I gave up any thought of sleep, put on my running gear, and hit the street. I ran down to the academy grounds, waved my ID, and then hit the obstacle course which was, technically, for the academy recruits. I just threw myself into it, knowing the kink in my neck would either work itself out or go into a full-fledged spasm. I didn’t really care. Either way, the physical activity was a good way to put my brain at rest for a few minutes. I just concentrated on the course and getting through it at a pace that would break records if I was being timed. I might be eight to ten years older than some of the shitheads joining the academy, but I hadn’t let my body give way to a beer gut and sausage arms like some of my peers. Some of them did just enough to pass the physical, and some of them didn’t bother at all because they were resigning their commission after their latest contract. Me. I was a lifer. I didn’t need money. I didn’t need fame. I liked being useful. I liked what the Coast Guard stood for.
In many ways, Ava’s dad failing me my last year at A&M’s Maritime Academy had done me a favor. I hadn’t had any intention of going into the Coast Guard when I was at school. I’d been all about the Navy and the S.E.A.L.s, but after meeting Mac’s S.E.A.L. buddies, I thought the Coast Guard had been the better choice for me. I didn’t have a bunch of downtime between missions. I was actively involved in daily operations every time I had a shift.
After I burned myself up, I headed back toward town and the cottage. It put me past the bookstore once more, and I saw Violet behind the counter again. She didn’t look up from whatever book she had her nose stuffed in, and I didn’t go in. Violet Banner was way too smart and too mature for someone only sixteen years old.
But seeing Violet at the bookstore reminded me that Jersey was still feeling like shit.

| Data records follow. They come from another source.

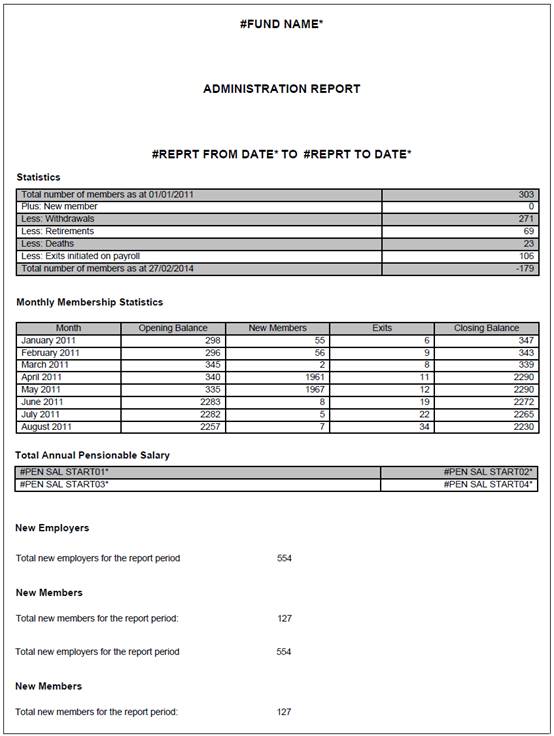 #FUND NAME*

ADMINISTRATION REPORT

#REPRT FROM DATE* TO #REPRT TO DATE*

Statistics

| | |
|---|---|
| Total number of members as at 01/01/2011 | 303 |
| Plus: New member | 0 |
| Less: Withdrawals | 271 |
| Less: Retirements | 69 |
| Less: Deaths | 23 |
| Less: Exits initiated on payroll | 106 |
| Total number of members as at 27/02/2014 | -179 |

Monthly Membership Statistics

| Month | Opening Balance | New Members | Exits | Closing Balance |
|---|---|---|---|---|
| January 2011 | 298 | 55 | 6 | 347 |
| February 2011 | 296 | 56 | 9 | 343 |
| March 2011 | 345 | 2 | 8 | 339 |
| April 2011 | 340 | 1961 | 11 | 2290 |
| May 2011 | 335 | 1967 | 12 | 2290 |
| June 2011 | 2283 | 8 | 19 | 2272 |
| July 2011 | 2282 | 5 | 22 | 2265 |
| August 2011 | 2257 | 7 | 34 | 2230 |

Total Annual Pensionable Salary

| | |
|---|---|
| #PEN SAL START01* | #PEN SAL START02* |
| #PEN SAL START03* | #PEN SAL START04* |

New Employers

Total new employers for the report period 554

New Members

Total new members for the report period: 127

Total new employers for the report period 554

New Members

Total new members for the report period: 127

Everything I’d tried to escape on the course came pounding back into my brain. I headed home, took a shower, put on clean clothes, and got in the pickup before I could think too hard about what I was doing. Before I could talk myself out of it.
I parked in the driveway behind Jersey’s Civic and let myself into the house. It was quiet, and I wondered if I’d find her in her bed again. I wasn’t sure if I could do this if she was in bed. I wasn’t sure I could do this even if she wasn’t.
I stood in the hallway, flicking my nails.
The door to the library opened, and Jersey came out. She was in another pair of leggings and a long sweater the color of lilacs. A color which brought out the shade of her eyes. Her pale hair was up in a ponytail, emphasizing her slender neck and heart-shaped face. She had more color in her cheeks than she’d had a few hours before, but not much.
She yelped, startled when she saw me. Hand to her heart.
“Holy Avengers, you scared me,” she said.